Are ESG and Private Equity Competing Ideologies?
This potentially contentious intersection will likely be the focus of some of the most heated investment debates of the next decade.
Editor's note: This article first appeared in the Q3 2021 issue of Morningstar magazine. Click here to subscribe.
Vanguard recently made separate announcements: that it was hiring environmental, social, and governance professionals for an ESG product push and that it would soon offer clients access to private equity investments. Vanguard’s endorsement lends further credence to the merit of both of these trendy investment themes—and stands in contrast to the firm’s hesitancy to date to embrace cryptocurrencies.
Vanguard’s unique cost advantages and Jack Bogle’s legacy of investor-first behavior put Vanguard in an uncommon position among asset managers and brokerage firms. The firm has much more to risk from embracing a gimmicky concept than from being late to participate in an enduring one. As such, its decision to jump on the ESG and private market trains simultaneously bodes well for the future of both, but it also raises an interesting question: These areas are rising in popularity at the same time, but are they really compatible?
Sustainable investing and private markets spring from very different roots and appear to gravitate in opposite directions. Sustainability leans left. Its proponents argue that the investment world places too much focus on maximizing shareholder value and that more concern must be given to a broader set of stakeholders—a company’s employees, its partners, its clients, the communities it serves, and the environment from which it takes resources and into which it dumps its trash.
Private equity, on the other hand, has long pulled to the right. Its modus operandi concentrates shareholder power in an oligarchy driven to (re)focus management on increasing shareholder returns, often at the expense of other stakeholders, such as employees who have suffered layoffs and gutted pension plans or consumers whose healthcare costs have risen in the wake of private equity investments in hospitals or pharmaceutical patents. By its inherent nature of privacy, private equity purposely shuns the sunlight of disclosure, transparency, and accountability upon which ESG assessments depend. Thus, while ESG seeks to diffuse shareholder power through the inclusion of more voices, private equity by definition concentrates shareholder power through the exclusion of potentially dissenting ones, starting with public shareholders.
Clearly, the ESG and private equity trains run on different tracks. Not surprisingly, the fields also have markedly different advocates. One is beloved by the Marxist economist railing about unpaid labor and the unpaid cost of environmental exploitation.
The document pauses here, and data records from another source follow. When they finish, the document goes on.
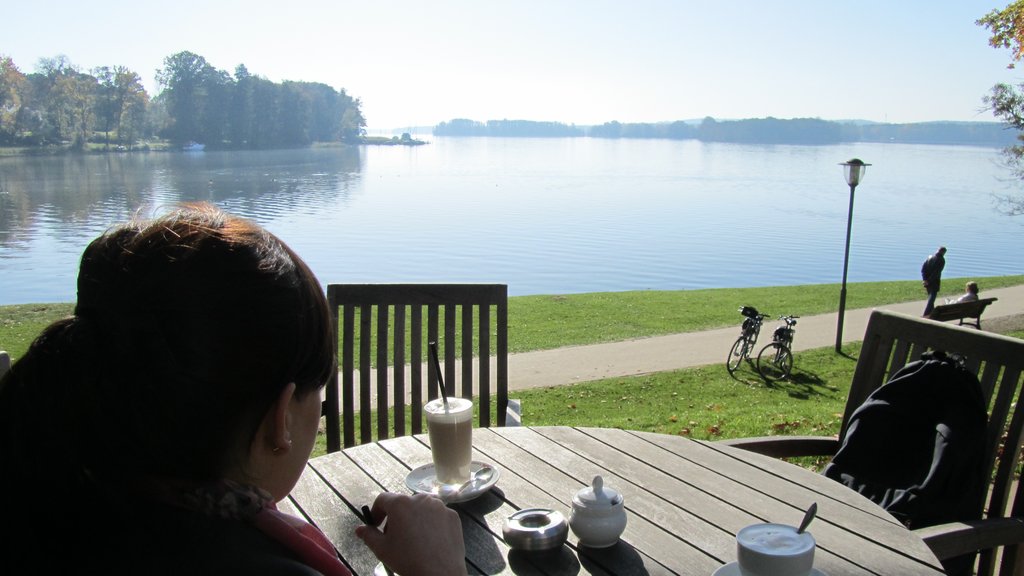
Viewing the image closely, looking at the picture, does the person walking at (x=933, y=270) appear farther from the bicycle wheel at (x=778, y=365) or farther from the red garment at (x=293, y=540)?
the red garment at (x=293, y=540)

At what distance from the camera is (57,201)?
140ft

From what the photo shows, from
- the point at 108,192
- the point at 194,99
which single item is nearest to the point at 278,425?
the point at 108,192

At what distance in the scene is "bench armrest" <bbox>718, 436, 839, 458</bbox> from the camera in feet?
8.33

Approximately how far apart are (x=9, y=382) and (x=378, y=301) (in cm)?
248

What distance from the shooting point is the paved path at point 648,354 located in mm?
9661

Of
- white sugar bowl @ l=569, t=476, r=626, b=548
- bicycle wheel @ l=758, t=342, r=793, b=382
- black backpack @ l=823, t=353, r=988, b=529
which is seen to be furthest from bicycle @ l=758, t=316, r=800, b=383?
white sugar bowl @ l=569, t=476, r=626, b=548

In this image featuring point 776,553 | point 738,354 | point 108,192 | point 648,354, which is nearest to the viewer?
point 776,553

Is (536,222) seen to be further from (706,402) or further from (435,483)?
(435,483)

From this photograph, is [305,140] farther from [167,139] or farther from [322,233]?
[322,233]

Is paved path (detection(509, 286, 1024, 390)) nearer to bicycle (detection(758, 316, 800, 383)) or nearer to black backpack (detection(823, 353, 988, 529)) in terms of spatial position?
bicycle (detection(758, 316, 800, 383))

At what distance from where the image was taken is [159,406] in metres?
0.71

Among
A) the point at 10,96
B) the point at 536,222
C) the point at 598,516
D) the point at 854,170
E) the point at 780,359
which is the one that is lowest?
the point at 536,222

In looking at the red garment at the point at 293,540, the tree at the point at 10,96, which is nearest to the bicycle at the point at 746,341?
the red garment at the point at 293,540

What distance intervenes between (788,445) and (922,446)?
40 cm
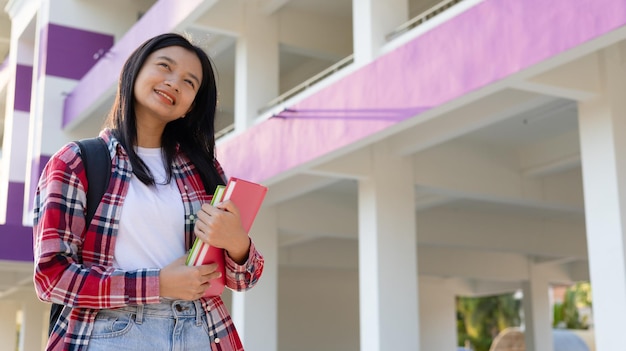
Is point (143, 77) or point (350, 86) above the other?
point (350, 86)

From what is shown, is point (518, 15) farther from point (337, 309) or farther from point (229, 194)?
point (337, 309)

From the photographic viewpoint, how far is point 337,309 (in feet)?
69.4

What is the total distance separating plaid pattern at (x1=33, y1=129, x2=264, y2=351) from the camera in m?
1.61

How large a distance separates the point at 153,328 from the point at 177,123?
20.9 inches

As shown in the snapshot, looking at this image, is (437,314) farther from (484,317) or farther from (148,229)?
(148,229)

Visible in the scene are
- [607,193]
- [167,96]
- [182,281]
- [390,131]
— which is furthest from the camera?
[390,131]

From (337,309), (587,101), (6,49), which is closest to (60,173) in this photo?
(587,101)

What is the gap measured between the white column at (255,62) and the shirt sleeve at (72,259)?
333 inches

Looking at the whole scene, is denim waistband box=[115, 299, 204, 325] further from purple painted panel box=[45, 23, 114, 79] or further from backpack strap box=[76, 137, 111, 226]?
purple painted panel box=[45, 23, 114, 79]

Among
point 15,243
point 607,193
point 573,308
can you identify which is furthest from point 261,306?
point 573,308

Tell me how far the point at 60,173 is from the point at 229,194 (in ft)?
1.12

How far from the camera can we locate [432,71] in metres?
6.56

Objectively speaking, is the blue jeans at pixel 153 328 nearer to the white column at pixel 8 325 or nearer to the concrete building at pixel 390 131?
the concrete building at pixel 390 131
The other is the darling of the right-wing business school professor who gushes over the superior returns private equity generates by making tough decisions, cutting fat, and making companies lean, mean profit machines.
Just as these opposed economic views coexist (at times contentiously) inside academia, so too may they soon cohabitate in an individual investor’s Vanguard account, which may hold an ESG-themed mutual fund, some green energy stocks, and a private equity fund. Large endowments and pension funds already show such potentially incongruous behavior. Endowments that have long promoted social justice and advocated a broader stakeholder perspective are now among the biggest funders of private equity and venture capital firms that are judged primarily for their ability to maximize shareholder value.
How long can the private equity and ESG fields operate on different wavelengths if they increasingly have the same owners? One way or another, the playing field will have to grow more level as public and private markets come together. Surely, endowments that prize stakeholder capitalism and want to use their power to advance social and environmental causes can’t carve out a separate set of standards for their private market investments. They cannot ignore the collateral damage done by the shareholder-first practices of the leveraged buyout and private market practices of yore. More likely, rather than ESG concerns yielding to traditional private equity standards, it will be the private equity world that must adapt to today’s calls for greater ESG accountability.
But if private equity becomes less private—if it is forced to adopt higher standards of accountability and transparency—can it still generate the superior returns it has in the past? Or will private equity go the way of big mutual fund managers whose investment returns regressed to the averages once Regulation Fair Disclosure blocked their privileged access to corporate management or follow the downward trajectory of the Yale investment model whose relative returns regressed during the past decade as more players adopted the same playbook? Level playing fields tend to level results.
Private markets and sustainable investing remain two of the hottest areas in finance. So far, they have been on independent paths, but as each grows, their Venn diagram will increasingly overlap. This potentially contentious intersection will likely be the focus of some of the most heated investment debates of the next decade—the smithy where the very soul of capitalism or its potential collapse may be decided. Will either shareholder or stakeholder concerns emerge victorious, or will some sort of Hegelian synthesis emerge? Vanguard has prudently hedged its bet, leaving the decision where it belongs: in the hands of investors. It’s up to us whether we forge a new consensus or, as with politics, we bifurcate into hostile camps.
Don Phillips is a managing director at Morningstar. He is a member of the editorial board of Morningstar magazine.